UAMS Adult Sickle Cell Clinic Changes Lives
Jarques Smith |
Sept. 18, 2014 | In the nine months since it first opened, the University of Arkansas for Medical Sciences (UAMS) adult sickle cell clinic has become an invaluable resource for nearly 100 patients living with the disease, some of whom had few options beyond the emergency room prior to the clinic’s opening.
One of those, Little Rock’s Jarques Smith, 24, who was diagnosed at birth, said discovering the clinic has helped provide a much-welcomed sense of stability. When a primary care doctor told him at age 12 that he didn’t have sickle cell, he lost his insurance and managing the pain became hectic.
“I couldn’t go to a primary care physician or clinic for my treatment, so I did go to the emergency room quite often,” he said. The process was time consuming — waiting to be seen, getting fluid injections, receiving pain medication. And it often meant limited relief.
“Depending on how serious you are, they may keep you or let you go for the night. Usually when they let me go for the night, I’d end up right back in the ER because of the pain. It’s just like a cycle; you can’t make it go away.”
That made it hard to hold a job or be a student.
“There’ve been classes that I failed, jobs that I lost, because of crisis pain,” Smith said. “I’ve had jobs and had to go into the emergency room, and I come back and I didn’t have a job anymore. A lot of people overlook sickle cell because not a lot of people have it, and people don’t talk about it as well. There have been doctors that came into the room and just swore up and down that I wasn’t in pain, that I was just there for the medicine.”
That started to change in the fall of 2013 when Smith met Robin Devan, M.D., on a trip to the UAMS emergency room.
“Once I came across Dr. Devan, it was better. She was a sickle cell doctor. She knew patients that had sickle cell. She told me that she really did understand how I was feeling and what I was going through, which I never had with all the doctors that I came across in the ER. Nobody ever understood the pain of a sickle cell crisis.”
Devan told Smith about the formation of the clinic, which was the result of grassroots support organizations seeking legislative funding over a number of years to solve a problem many people simply didn’t know about.
“I came on board at UAMS in August of 2012 and at that time the state Legislature had given UAMS some money to start a clinic. That’s all we knew. So I developed a plan in conjunction with members of the Hematology/Oncology Division here at UAMS and our Center for Distance Health.”
The plan included a multidisciplinary clinic for adults living with the disease. It would offer not only treatment – infusions and medications without having to resort to the emergency room – but also support groups and a help line not just for patients, but their families and even their doctors. While Arkansas Children’s Hospital has for a long time had a strong pediatric program for sickle cell patients, Devan said, there’s been no organized medical resource for adults throughout Arkansas.
“In the past, patients were sent off to a primary care provider as an adult with this disease. But it’s a rare disease. Primary care providers out in rural Arkansas might not take care of but one patient with this disease. So it puts a burden on that provider,” she said. Additionally, patients might change jobs and move, losing contact with their provider.

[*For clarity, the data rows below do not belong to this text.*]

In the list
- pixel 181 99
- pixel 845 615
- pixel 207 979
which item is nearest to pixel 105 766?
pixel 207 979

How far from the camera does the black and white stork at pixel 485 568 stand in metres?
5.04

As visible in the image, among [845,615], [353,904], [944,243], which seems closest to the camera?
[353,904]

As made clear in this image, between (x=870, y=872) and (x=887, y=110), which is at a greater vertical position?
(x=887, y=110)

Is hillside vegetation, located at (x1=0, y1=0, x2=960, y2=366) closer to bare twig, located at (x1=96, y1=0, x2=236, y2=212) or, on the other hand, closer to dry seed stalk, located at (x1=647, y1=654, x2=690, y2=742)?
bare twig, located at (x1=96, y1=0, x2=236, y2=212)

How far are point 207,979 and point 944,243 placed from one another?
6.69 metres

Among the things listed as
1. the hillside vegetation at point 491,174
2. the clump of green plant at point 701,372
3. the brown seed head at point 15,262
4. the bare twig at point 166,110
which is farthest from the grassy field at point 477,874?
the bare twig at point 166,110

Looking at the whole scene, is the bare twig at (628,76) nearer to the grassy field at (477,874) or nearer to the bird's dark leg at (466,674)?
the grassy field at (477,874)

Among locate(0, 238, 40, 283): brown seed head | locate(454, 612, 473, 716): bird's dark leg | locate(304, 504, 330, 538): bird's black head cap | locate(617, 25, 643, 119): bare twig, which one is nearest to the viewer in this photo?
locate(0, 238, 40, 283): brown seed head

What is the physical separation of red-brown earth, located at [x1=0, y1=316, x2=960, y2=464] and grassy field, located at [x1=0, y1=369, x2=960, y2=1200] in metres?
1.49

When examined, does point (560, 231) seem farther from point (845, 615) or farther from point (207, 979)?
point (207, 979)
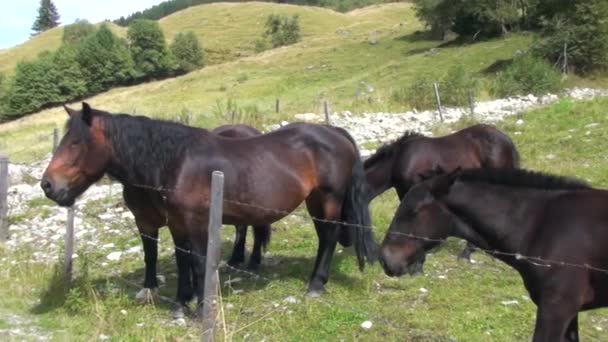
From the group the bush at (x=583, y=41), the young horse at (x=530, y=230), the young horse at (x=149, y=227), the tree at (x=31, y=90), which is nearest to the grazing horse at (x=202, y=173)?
the young horse at (x=149, y=227)

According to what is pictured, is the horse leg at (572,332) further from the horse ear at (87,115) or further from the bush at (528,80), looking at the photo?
the bush at (528,80)

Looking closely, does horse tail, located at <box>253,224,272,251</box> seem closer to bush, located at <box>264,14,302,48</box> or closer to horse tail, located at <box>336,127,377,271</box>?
horse tail, located at <box>336,127,377,271</box>

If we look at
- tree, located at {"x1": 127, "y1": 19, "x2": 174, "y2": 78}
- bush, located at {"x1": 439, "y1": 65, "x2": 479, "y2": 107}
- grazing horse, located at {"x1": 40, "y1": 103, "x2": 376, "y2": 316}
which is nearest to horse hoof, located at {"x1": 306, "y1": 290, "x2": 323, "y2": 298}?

Usually that results in frequent trips to the emergency room.
The clinic, which began in January 2014, and its associated programs aren’t meant to replace primary care providers, Devan said, but add “another layer of support for patients.” Sometimes that’s immediate care; other times it’s just a listening ear via the help line at 1-855-SIC-CELL (742-2355).
“Between calling Stella Bowers, our R.N., directly or calling the call center, we get about 150 calls a month, and that’s 150 calls that used to never happen per month,” Devan said.

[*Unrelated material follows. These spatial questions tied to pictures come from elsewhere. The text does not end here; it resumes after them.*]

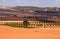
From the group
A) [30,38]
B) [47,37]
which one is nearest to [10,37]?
[30,38]

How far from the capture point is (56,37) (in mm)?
24219

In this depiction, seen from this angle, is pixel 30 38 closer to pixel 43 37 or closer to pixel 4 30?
pixel 43 37

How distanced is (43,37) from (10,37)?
360 centimetres

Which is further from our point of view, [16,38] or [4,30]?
[4,30]

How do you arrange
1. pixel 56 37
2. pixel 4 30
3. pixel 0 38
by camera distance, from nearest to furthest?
1. pixel 0 38
2. pixel 56 37
3. pixel 4 30

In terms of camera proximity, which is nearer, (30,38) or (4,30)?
(30,38)

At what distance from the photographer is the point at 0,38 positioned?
22.6 meters

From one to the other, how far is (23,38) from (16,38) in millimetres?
741

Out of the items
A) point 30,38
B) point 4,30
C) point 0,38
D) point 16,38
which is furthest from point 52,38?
point 4,30

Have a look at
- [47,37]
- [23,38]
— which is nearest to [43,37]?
[47,37]

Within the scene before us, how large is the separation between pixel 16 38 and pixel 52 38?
12.6 ft

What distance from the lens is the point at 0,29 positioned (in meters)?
28.2

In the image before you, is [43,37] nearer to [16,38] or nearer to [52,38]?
[52,38]

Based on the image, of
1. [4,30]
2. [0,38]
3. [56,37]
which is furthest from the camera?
[4,30]
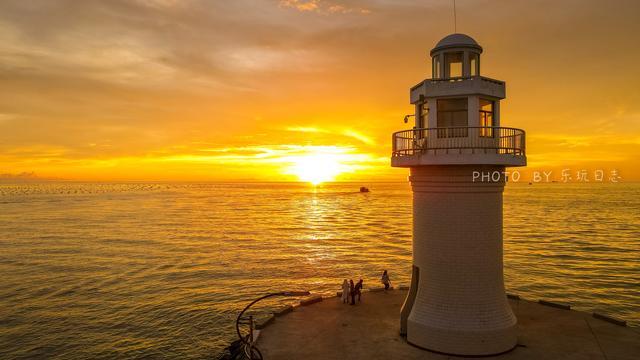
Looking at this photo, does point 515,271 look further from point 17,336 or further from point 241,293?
point 17,336

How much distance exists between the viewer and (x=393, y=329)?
1898 cm

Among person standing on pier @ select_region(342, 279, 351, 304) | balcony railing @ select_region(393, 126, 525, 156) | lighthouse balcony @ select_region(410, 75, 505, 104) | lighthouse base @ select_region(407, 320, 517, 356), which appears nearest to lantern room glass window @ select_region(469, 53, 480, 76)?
lighthouse balcony @ select_region(410, 75, 505, 104)

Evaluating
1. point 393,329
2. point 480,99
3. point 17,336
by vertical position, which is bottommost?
point 17,336

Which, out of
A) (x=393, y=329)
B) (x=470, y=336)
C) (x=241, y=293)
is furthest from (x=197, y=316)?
(x=470, y=336)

“That’s one of the things that I’m most proud of, that we have this opportunity as a sickle cell team to educate the patients,” Devan continued. Whether it’s about smoking cessation, avoiding inflammatory foods or just avoiding general life stress, conversations with patients have gone a long way.
“Stella is a wonderful ear on the end of the line, and a lot of patients have come to call her for things other than their sickle cell pain.”
For Smith, the programs have allowed him to stay active. In addition to being on track to graduate with a business degree next year, he works for a nonprofit that engages at-risk teen boys in service projects and provides mentoring and support.
“Everything’s just been a learning experience to me, it’s all new,” Smith said. “It seems like it’s just happened out of the blue, but I’m grateful for it.”